Cornelia came in upon her happy musing, to kiss her mother, send her hat and furs upstairs, ring for tea, and turn on the lights, all in the space of some sixty seconds.
“It was so interesting to-day, mater,” reported Cornelia. “Cousin Emily asked for you, and Edith and the Butlers sent love. Helen is giving a bridge lunch for Mrs. Marye; she’s come up for Frances’ wedding on the tenth. And Anna’s mother is better; the nurse says you can see her on Wednesday. Don’t forget the Shaw lecture Wednesday, though. And there is to be a meeting of this auxiliary of the political study club,–I don’t know what it’s all about, but one feels one must go. I declare,” Cornelia poured a second cup, “next winter I’m going to try to do less. There isn’t a single morning or afternoon that I’m not attending some meeting or going to some affair. Between pure milk and politics and charities and luncheons,–it’s just too much! Belle says that women do all the work of the world, in these days–“
“And yet we don’t GET AT anything,” said Mrs. Phelps, in her brisk, impatient little way. “I attend meetings, I listen to reports, I sit on boards–But what comes of it all! Trained nurses and paid workers do all the actual work–“
“But mother, dear, a great deal will come of it all,” Cornelia was mildly reproachful. “You couldn’t inspect babies and do nursing yourself, dear! Investigating and tabulating and reporting are very difficult things to do!”
“Sometimes I think, Cornelia, that the world was much pleasanter for women when things were more primitive. When they just had households and babies to look out for, when every one was personally NEEDED.”
“Mother, DEAR!” Cornelia protested indulgently. “Then we haven’t progressed at all since MAYFLOWER days?”
“Oh, perhaps we have!” Mrs. Phelps shrugged doubtfully. “But I am sometimes sorry,” she went on, half to herself, “that birth and wealth and position have kept me all my life from REAL things! I can’t help my friends in sickness or trouble, Cornelia, I don’t know what’s coming on my own table for dinner, or what the woman next door looks like!
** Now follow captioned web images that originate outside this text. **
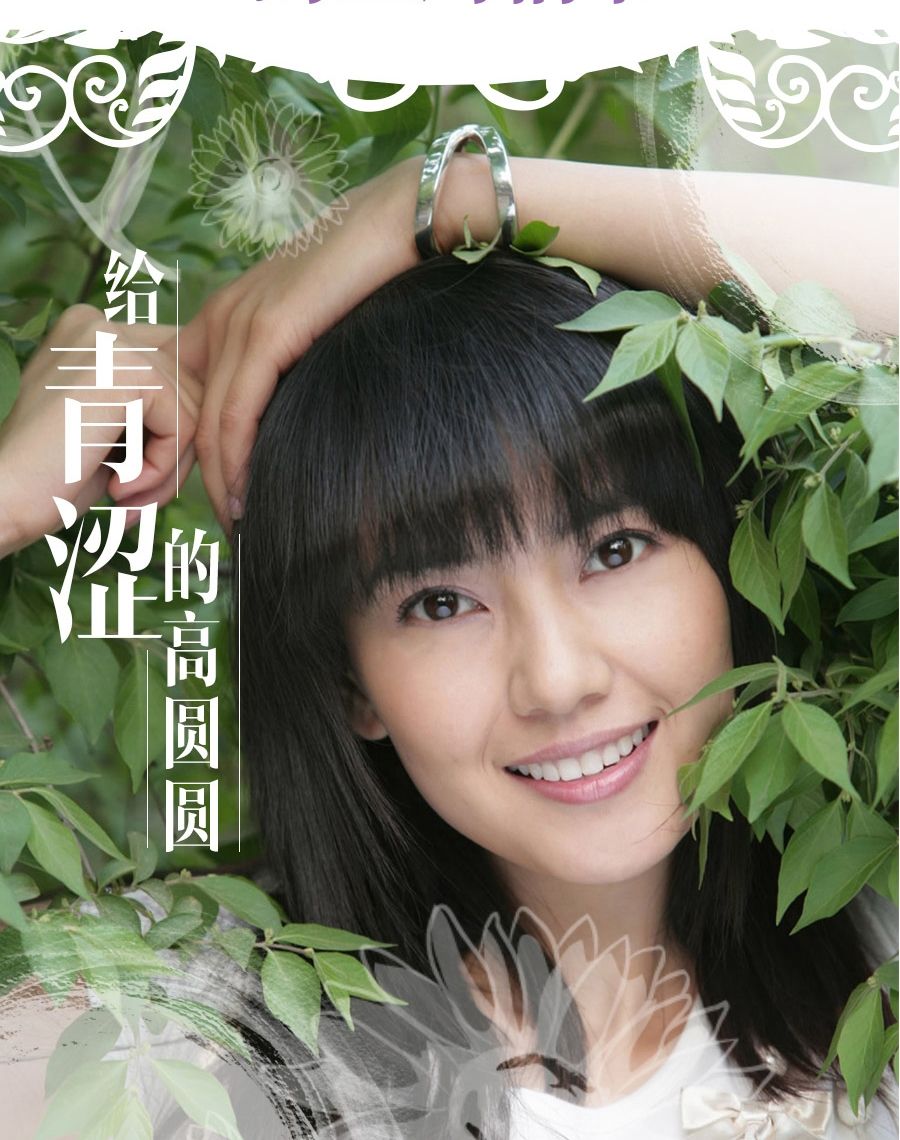 佟大为图片关悦登新娘杂志4月刊封面图片图片
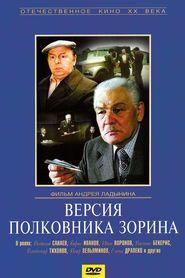Versiya polkovnika Zorina movie in Pyotr Velyaminov filmography.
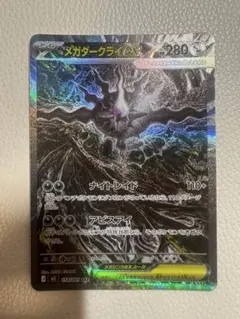 2026年最新】メガダークライexの人気アイテム - メルカリ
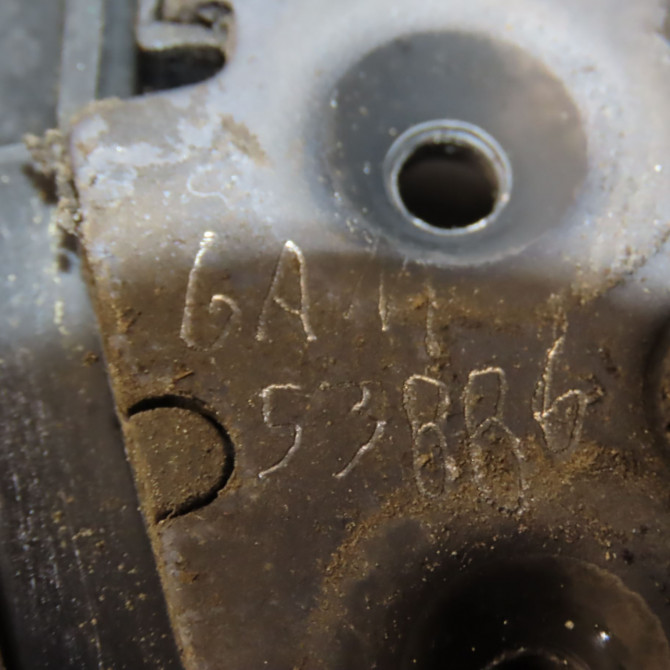 Serrure porte avd occasion FORD FOCUS II Phase 2 SW 01-2008->12-2010 5041662 5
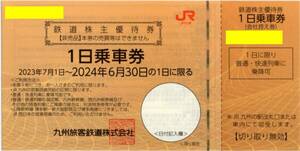 [普通郵便送料無料/平日は当日発送可能です。] JR九州 株主優待券 1日乗車券 2024/6/30期限 1-9枚 即決あり 
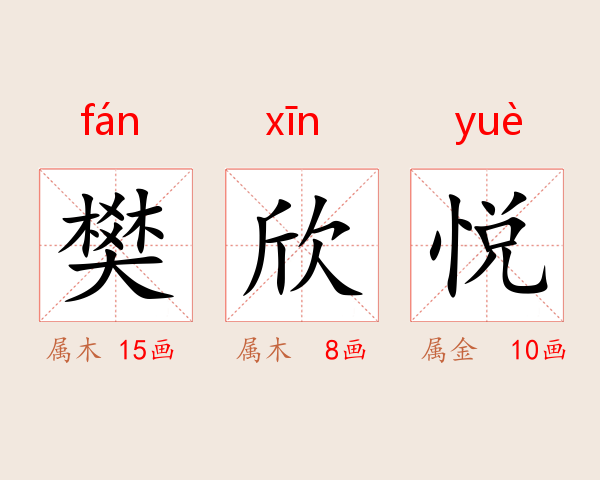 樊欣悦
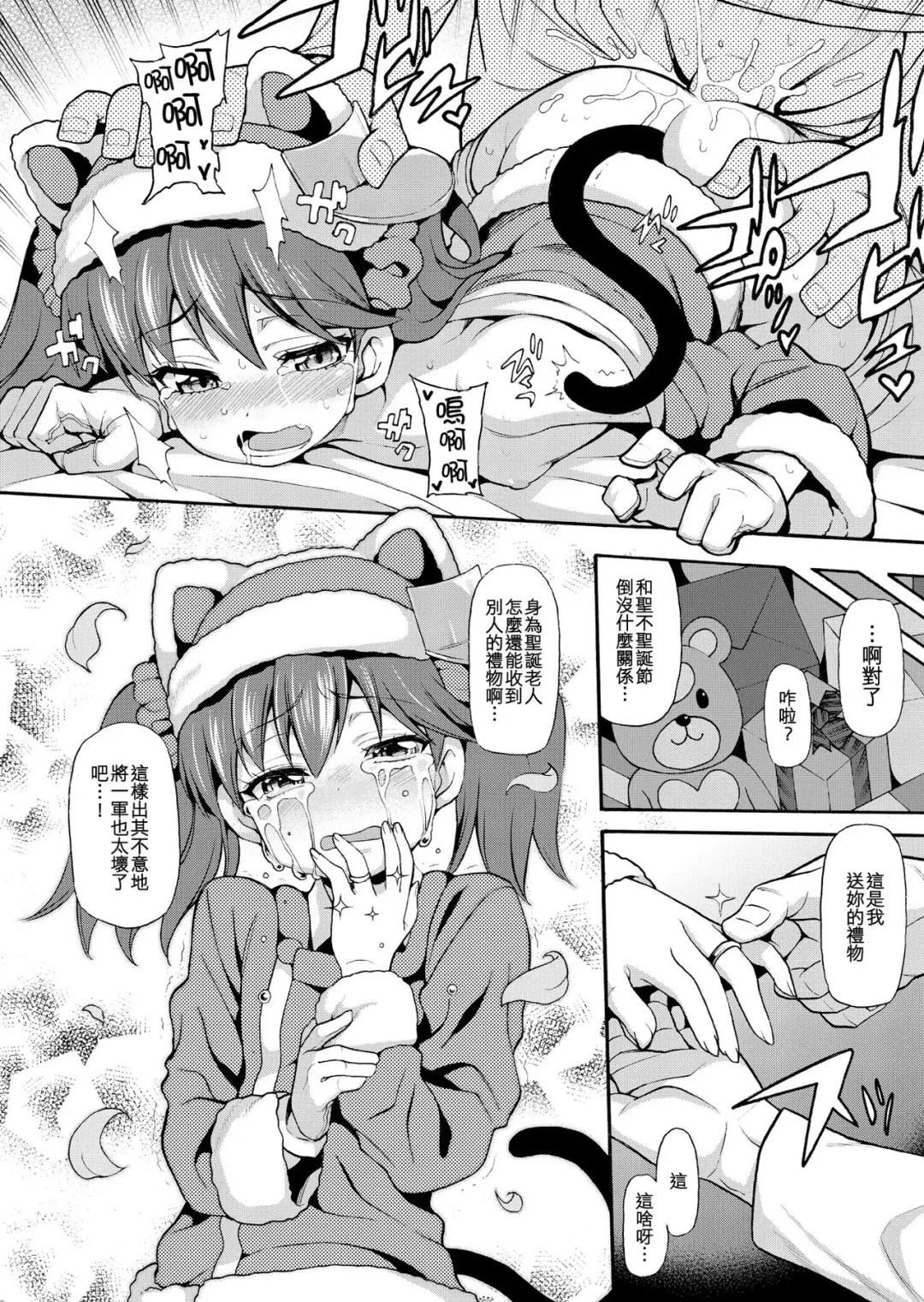 [Allcharacters18 - Uousaoh] Koi suru Otome no Horizon Line ~X'mas RJ Hen~ Fhentai.net - Page 12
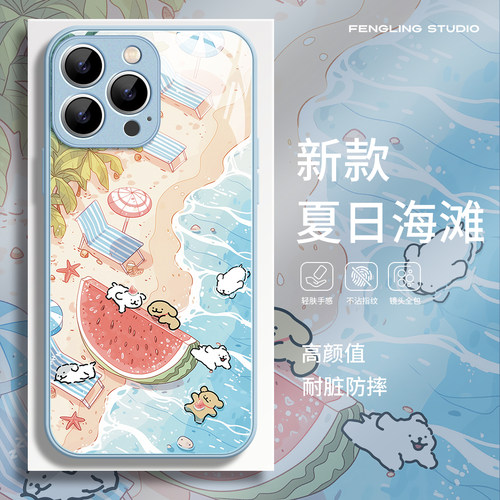 夏日海滩iPhone17promax苹果16小米15华为mate80新款P60西瓜适用iqoo15荣耀300玻璃vivos50红米k90情侣手机壳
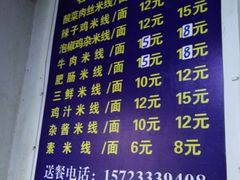 -越洋肖氏老米线(杨家坪店)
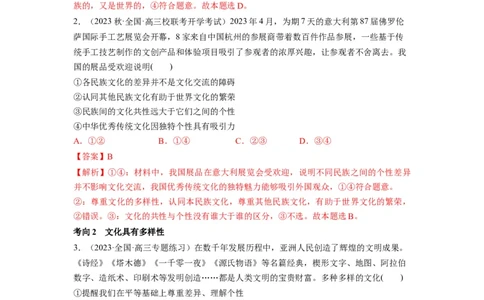 第08课学习借鉴外来文化的有益成果（讲义）（解析版）_新高考复习资料_2024年新高考资料_一轮复习资料_完2024年高考政治一轮复习讲练测（课件+讲义+练习）（新教材新高考）_必修4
I can only keep on the surface of things, dressing a certain way, eating certain things, writing notes, sending flowers, making calls!”
“All of which our class–the rich and cultivated people of the world–have been struggling to achieve for generations!” Cornelia reminded her. “Do you mean you would like to be a laborer’s mother, mater, with all sorts of annoying economies to practice, and all sorts of inconveniences to contend with?”
“Yes, perhaps I would!” her mother laughed defiantly.
“I can see you’ve had another letter from California,” said Cornelia, pleasantly, after a puzzled moment. “You are still a pioneer in spite of the ten generations, mater. Austin’s wife is NOT a lady, Austin is absolutely different from what he was, the people out there are actually COMMON, and yet, just because they like to have you, and think you are intelligent and instructive, you want to go. Go if you want to, but I will think you are mad if you do! A girl who confused ‘La Boheme’ with ‘The Bohemian Girl,’ and wants an enlarged crayon portrait of Austin in her drawing-room! Really, it’s–well, it’s remarkable to me. I don’t know what you see in it!”